It will match only if the function name is "Read" or "Write" and is followed
by an opening parenthesis. I assumed that any token may have any number of
white-space characters before and after it. This was not too tricky.

The second one is a bit trickier:

(?<=(?:(?:Write|Read)\s*\(\s*)|(?:(?:[\d\w]+\s*,\s*)))(?<parameter>[\d\w]+)(?=,\s*|\s*\))

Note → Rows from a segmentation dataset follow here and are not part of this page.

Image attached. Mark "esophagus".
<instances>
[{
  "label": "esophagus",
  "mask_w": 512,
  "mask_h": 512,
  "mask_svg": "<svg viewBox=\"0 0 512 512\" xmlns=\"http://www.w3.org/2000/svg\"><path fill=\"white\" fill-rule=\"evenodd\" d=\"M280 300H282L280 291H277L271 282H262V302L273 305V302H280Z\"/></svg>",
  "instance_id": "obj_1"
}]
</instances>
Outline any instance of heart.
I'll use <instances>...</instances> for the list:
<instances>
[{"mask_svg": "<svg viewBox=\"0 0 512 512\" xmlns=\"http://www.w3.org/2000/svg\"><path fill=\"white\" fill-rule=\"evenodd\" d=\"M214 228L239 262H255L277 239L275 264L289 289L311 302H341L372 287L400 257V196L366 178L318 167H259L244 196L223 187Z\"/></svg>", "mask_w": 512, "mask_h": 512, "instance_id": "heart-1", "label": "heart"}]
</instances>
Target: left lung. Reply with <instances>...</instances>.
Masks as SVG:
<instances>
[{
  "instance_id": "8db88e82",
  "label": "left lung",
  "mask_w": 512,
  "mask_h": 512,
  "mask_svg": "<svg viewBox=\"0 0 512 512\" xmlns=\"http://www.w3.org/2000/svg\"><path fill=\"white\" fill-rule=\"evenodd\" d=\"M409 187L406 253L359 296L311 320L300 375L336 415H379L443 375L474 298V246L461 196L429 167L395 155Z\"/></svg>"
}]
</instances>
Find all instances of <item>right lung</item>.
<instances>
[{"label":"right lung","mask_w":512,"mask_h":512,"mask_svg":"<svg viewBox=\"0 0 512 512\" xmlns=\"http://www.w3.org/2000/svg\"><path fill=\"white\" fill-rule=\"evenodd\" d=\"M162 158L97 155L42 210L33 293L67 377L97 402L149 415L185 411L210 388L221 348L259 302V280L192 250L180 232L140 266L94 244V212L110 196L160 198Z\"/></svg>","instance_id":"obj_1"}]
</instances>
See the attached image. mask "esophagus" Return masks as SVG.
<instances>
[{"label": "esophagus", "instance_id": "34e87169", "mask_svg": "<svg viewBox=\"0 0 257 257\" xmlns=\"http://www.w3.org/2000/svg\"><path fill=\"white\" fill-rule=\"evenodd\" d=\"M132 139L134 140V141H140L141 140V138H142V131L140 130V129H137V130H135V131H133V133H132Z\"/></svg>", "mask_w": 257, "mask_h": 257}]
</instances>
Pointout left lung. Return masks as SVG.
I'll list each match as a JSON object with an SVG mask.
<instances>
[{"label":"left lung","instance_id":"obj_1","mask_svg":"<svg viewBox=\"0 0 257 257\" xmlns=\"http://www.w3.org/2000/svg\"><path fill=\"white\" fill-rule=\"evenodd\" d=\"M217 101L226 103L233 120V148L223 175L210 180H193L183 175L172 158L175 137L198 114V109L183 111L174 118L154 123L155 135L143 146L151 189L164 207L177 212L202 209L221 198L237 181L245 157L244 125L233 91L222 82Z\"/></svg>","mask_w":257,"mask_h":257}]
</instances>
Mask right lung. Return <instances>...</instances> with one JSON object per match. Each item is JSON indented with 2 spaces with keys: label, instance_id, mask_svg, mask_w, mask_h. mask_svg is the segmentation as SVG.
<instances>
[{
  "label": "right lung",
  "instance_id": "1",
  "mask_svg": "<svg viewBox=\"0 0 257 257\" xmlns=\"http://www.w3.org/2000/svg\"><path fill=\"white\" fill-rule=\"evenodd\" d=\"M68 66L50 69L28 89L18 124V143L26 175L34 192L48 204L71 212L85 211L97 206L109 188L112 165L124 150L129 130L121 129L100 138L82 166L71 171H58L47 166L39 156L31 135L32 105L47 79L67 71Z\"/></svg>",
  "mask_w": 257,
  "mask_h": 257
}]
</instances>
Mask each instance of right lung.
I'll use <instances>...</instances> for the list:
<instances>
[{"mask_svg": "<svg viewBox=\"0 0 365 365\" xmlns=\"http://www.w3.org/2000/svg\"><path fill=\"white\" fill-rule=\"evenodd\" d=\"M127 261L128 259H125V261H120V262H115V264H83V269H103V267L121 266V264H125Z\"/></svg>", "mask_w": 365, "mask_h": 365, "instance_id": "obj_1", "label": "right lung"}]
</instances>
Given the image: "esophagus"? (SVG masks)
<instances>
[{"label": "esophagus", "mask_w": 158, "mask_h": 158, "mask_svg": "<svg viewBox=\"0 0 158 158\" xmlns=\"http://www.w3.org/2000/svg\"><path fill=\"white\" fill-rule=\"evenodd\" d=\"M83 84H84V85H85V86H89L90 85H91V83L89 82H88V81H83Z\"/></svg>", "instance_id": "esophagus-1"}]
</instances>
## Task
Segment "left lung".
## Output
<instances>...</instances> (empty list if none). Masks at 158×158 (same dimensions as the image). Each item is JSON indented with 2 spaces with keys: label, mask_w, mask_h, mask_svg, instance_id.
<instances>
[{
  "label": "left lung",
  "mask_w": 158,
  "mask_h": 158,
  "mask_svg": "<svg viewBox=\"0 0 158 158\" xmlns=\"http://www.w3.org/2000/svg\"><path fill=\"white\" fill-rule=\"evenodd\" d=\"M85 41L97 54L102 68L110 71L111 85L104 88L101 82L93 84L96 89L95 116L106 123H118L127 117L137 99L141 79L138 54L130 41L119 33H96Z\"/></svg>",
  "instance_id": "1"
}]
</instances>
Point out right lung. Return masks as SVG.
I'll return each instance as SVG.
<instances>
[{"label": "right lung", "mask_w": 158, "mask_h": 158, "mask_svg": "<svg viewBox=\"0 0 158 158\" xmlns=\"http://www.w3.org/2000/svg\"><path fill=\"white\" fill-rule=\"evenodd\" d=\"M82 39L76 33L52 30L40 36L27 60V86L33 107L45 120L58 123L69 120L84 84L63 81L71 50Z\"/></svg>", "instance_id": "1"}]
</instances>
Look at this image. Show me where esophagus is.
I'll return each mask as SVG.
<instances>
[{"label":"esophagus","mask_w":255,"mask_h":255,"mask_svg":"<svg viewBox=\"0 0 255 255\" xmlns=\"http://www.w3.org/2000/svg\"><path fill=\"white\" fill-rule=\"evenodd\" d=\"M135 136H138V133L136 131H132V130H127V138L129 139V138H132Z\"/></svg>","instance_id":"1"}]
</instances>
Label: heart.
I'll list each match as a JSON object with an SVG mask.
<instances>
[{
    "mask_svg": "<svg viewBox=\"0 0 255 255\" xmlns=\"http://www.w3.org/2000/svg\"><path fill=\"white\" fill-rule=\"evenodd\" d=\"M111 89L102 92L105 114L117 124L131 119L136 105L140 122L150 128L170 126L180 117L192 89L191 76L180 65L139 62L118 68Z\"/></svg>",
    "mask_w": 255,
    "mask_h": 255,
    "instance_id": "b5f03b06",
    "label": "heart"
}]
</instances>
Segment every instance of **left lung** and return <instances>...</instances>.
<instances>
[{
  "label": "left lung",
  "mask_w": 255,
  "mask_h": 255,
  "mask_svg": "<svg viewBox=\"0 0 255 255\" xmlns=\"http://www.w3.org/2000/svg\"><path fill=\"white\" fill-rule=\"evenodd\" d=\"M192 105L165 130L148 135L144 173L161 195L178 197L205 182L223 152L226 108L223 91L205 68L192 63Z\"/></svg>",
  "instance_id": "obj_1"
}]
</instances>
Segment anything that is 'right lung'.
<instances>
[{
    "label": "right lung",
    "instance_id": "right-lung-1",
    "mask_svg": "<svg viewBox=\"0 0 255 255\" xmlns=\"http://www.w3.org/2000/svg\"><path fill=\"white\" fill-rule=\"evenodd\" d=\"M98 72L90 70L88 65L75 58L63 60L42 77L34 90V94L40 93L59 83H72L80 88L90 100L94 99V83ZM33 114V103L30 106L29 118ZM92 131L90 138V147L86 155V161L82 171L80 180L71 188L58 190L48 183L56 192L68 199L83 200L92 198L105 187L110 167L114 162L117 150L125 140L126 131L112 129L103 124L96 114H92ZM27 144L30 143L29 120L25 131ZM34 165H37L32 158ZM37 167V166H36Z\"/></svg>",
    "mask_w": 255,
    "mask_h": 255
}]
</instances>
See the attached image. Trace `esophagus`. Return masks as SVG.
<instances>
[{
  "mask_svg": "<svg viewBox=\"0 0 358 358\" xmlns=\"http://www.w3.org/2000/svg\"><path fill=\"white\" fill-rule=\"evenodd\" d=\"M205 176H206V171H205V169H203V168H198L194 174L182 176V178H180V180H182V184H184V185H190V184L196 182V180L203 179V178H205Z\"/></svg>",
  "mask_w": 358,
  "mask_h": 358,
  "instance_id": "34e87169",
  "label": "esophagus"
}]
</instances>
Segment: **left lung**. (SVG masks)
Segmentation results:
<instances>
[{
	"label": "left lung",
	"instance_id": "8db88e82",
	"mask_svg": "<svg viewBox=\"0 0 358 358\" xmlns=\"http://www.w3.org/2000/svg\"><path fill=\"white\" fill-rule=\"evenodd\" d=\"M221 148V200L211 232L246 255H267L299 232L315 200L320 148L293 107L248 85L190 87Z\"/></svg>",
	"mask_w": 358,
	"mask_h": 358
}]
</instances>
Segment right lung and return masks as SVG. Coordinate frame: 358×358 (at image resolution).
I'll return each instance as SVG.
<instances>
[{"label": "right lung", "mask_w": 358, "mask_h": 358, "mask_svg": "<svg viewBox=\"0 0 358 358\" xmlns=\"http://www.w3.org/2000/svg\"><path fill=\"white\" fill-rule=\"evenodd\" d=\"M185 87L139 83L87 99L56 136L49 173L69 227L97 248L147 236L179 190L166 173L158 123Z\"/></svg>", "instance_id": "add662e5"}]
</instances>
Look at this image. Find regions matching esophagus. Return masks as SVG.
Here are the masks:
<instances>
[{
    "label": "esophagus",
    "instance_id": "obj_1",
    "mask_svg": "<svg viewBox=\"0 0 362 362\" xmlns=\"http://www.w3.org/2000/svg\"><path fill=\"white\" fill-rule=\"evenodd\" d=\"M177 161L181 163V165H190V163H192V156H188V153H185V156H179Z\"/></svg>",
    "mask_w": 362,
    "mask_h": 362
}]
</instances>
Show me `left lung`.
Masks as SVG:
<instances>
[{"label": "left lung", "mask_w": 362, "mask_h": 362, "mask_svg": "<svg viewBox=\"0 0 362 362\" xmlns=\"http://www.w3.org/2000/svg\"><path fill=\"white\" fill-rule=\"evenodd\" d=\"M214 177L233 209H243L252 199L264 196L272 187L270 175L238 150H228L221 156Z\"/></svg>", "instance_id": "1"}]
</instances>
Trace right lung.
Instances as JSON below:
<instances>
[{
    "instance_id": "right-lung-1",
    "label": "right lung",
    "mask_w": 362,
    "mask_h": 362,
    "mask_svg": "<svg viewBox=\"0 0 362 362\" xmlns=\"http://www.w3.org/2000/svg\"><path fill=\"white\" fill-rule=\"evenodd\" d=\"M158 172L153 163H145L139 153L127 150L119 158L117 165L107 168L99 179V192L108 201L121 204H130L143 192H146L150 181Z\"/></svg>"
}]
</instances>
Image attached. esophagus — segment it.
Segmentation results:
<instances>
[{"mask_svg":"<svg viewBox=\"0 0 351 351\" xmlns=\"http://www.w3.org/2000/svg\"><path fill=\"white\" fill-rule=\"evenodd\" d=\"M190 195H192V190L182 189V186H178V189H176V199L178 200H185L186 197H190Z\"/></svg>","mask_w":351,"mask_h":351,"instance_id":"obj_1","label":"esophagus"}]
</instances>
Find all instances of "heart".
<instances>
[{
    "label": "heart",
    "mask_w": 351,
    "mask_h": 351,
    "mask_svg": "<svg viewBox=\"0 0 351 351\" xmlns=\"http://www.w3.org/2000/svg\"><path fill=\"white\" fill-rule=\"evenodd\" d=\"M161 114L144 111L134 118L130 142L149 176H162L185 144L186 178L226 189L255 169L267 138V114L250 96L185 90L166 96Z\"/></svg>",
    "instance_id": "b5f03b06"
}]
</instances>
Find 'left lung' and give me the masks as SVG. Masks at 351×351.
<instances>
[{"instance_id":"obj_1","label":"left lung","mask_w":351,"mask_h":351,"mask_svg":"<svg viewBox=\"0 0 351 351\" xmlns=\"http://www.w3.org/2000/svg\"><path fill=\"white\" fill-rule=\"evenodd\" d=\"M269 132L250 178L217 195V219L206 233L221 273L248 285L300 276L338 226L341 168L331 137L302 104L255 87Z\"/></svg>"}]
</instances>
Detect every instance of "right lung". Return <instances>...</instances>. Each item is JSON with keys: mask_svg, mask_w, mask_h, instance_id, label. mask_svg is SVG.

The trick here is to identify a parameter from inside a set of function
parameters.

The rules break down as:

1. A parameter is always preceded by a function name followed by an open
parenthesis, as in:

Write (

2. It may be preceded by another parameter followed by a comma.

Write(param1,

- or -

Write(.......param3,

3. It is always followed by either a comma or an end-parenthesis.

param1,
- or -
param2 )

So, starting with the third rule, we get:

(?<parameter>[\d\w]+)(?=,\s*|\s*\))

"parameter" is the name of the capturing group, which according to these
rules is an alphanumeric token. The rest of it is how the parameter is
matched. It is a positive look-ahead, which means that it *must* be followed
by either a comma or an end parenthesis.

However, the problem here is that *any* word in the string that is not a
function and is followed by a comma or an end parenthesis will match this,
as in:

Read( 0x55, 5 ) <- Write one byte, to (address 0x55)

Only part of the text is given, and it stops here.